What’s so American about “The New American Poetry”?
Keynote talk by Daniel Kane, professor of American Literature, Uppsala University
Donald Allen’s anthology The New American Poetry (1960) proved hugely influential to avant-garde-affiliated writers from its initial publication through today. But why, one wonders, did Allen emphasize the Americanness of his project? After all, The New American Poetry placed writers such as Denise Levertov, Allen Ginsberg, Charles Olson, Amiri Baraka, and Frank O’Hara in the context of distinct regional spheres – labeling the poets as belonging to the “San Francisco Renaissance,” as “New York Poets,” as “Black Mountain” poets, and so on. Ensuring readers would understand the work within all the more as distinctly “American,” the cover of the book itself was modeled after the American national flag.
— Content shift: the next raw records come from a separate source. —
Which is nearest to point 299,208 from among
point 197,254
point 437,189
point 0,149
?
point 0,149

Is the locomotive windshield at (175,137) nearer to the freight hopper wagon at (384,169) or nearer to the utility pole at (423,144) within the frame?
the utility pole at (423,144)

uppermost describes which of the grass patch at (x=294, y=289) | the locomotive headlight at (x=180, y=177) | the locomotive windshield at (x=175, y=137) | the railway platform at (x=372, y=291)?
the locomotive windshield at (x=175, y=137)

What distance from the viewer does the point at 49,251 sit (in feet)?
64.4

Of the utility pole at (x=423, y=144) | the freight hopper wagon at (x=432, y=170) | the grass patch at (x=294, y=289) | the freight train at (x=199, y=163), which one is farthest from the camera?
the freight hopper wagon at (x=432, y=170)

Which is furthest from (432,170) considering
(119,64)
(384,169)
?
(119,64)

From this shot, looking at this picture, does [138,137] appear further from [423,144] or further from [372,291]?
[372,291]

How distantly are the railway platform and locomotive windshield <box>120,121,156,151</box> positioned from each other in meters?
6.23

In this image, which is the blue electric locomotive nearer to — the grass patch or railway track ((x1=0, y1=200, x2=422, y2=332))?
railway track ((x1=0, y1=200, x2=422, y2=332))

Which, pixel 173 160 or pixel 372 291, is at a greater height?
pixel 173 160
As scholars including Michael Davidson and Alan Golding have shown, Allen’s anthology and avant-garde American poetry after World War 2 more broadly speaking often uncritically channelled the ideologies of American exceptionalism, machismo, and Manifest Destiny to lend credence to itself. And yet, as I will discuss today, the work affiliated with The New American Poetry – and much of the writing that followed in its wake – was complexly transnational, proposing a positive vision of an inter-cultural form of globalism before this term’s corruption and misuse in political and economic contexts.